▶ _TEXT PROVIDED_
This post is older than 2 years and might not be relevant anymore
More Info: Consider searching for newer posts

Arduino Nano 33 BLE (nRF52840) seems not to run on max. clock speed

We're porting over some software to the Arduino Nano 33 BLE Sense. This board comes with an nRF52840 clocked at a max. of 64MHz. However, the same code runs about 2x slower on this board than on the ST L475VG platform, which also spans a Cortex-M4F (running at 80MHz). This makes me suspect that we're not running the board at the max. frequency (but rather at 16MHz or something). The only place where the main clock is defined seems to be here: https://github.com/arduino/ArduinoCore-nRF528x-mbedos/blob/beac74ca3cd9d07363f66cf9cda6b143e4385cd2/cores/arduino/mbed/targets/TARGET_NORDIC/TARGET_NRF5x/TARGET_NRF51/TARGET_MCU_NRF51822_UNIFIED/sdk/nrf_drv_config.h#L60, which should be 64MHz. Both targets are using Mbed OS underneath.

Here's a code sample of a pretty simple matrix multiplication in software. We see similar slowdown when using CMSIS-DSP:

#include "mbed.h"

/**
 * A matrix structure that allocates a matrix on the heap.

▶ _WHAT IS ASKED_
1. Rewrite the Arduino Nano 33 BLE clock speed thread from "We're porting over" up to and including "Mbed OS underneath.", replacing "Mbed OS" with "FreeRTOS".
2. List each distinct clock frequency, in megahertz, that the Arduino Nano 33 BLE clock speed thread mentions.
3. Continue the Arduino Nano 33 BLE clock speed thread from the point where it stops.
The material after this point comes from a separate source.

▶ _DATA SHOWN_
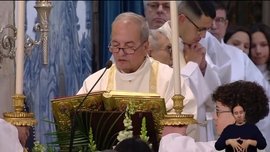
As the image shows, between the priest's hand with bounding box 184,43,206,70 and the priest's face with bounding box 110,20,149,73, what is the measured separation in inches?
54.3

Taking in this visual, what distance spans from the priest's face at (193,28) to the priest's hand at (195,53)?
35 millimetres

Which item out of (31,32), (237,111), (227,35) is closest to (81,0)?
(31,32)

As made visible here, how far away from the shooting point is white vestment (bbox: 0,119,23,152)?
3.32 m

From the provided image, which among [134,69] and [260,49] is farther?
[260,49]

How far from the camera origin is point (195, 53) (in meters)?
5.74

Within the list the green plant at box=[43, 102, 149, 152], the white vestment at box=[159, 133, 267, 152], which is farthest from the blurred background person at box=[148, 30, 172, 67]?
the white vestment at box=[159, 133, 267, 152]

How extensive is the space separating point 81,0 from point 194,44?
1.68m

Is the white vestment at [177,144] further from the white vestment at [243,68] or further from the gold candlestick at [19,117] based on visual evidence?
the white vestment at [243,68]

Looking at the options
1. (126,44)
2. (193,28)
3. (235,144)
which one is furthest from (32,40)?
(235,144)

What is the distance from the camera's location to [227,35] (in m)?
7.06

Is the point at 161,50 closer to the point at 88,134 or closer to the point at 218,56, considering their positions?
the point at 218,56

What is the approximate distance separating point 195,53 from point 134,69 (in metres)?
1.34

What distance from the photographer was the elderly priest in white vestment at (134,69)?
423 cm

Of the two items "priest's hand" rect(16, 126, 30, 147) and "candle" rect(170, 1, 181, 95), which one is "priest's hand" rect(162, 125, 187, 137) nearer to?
...
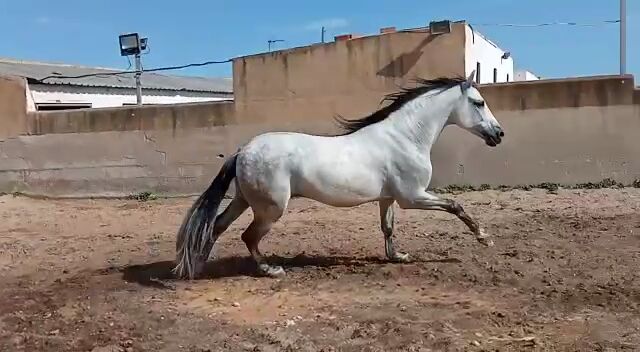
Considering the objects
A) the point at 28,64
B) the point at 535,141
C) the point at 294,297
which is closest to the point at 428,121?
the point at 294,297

▶ _SET OF ANSWERS_
1.
We're porting over some software to the Arduino Nano 33 BLE Sense. This board comes with an nRF52840 clocked at a max. of 64MHz. However, the same code runs about 2x slower on this board than on the ST L475VG platform, which also spans a Cortex-M4F (running at 80MHz). This makes me suspect that we're not running the board at the max. frequency (but rather at 16MHz or something). The only place where the main clock is defined seems to be here: https://github.com/arduino/ArduinoCore-nRF528x-mbedos/blob/beac74ca3cd9d07363f66cf9cda6b143e4385cd2/cores/arduino/mbed/targets/TARGET_NORDIC/TARGET_NRF5x/TARGET_NRF51/TARGET_MCU_NRF51822_UNIFIED/sdk/nrf_drv_config.h#L60, which should be 64MHz. Both targets are using FreeRTOS underneath.

2. 64MHz, 80MHz, 16MHz

3.
 * Freeing happens by calling `delete` on the object or letting the object go out of scope.
 */
typedef struct ei_matrix2 {
    float *buffer;
    uint16_t rows;
    uint16_t cols;
    bool buffer_managed_by_me;

    /**
     * Create a new matrix
     * @param n_rows Number of rows
     * @param n_cols Number of columns
     * @param a_buffer Buffer, if not provided we'll alloc on the heap
     */
    ei_matrix2(
        uint16_t n_rows,
        uint16_t n_cols,
        float *a_buffer = NULL
        )
    {
        if (a_buffer) {
            buffer = a_buffer;
            buffer_managed_by_me = false;
        }
        else {
            buffer = (float*)calloc(n_rows * n_cols * sizeof(float), 1);
            buffer_managed_by_me = true;
        }
        rows = n_rows;
        cols = n_cols;
    }

    ~ei_matrix2() {
        if (buffer && buffer_managed_by_me) {
            free(buffer);
        }
    }
} matrix2_t;

/**
* Multiply two matrices lazily per row in matrix 1 (MxN * NxK matrix)
* @param i matrix1 row index
* @param row matrix1 row
* @param matrix1_cols matrix1 row size (1xN)
* @param matrix2 Pointer to matrix2 (NxK)
* @param out_matrix Pointer to out matrix (MxK)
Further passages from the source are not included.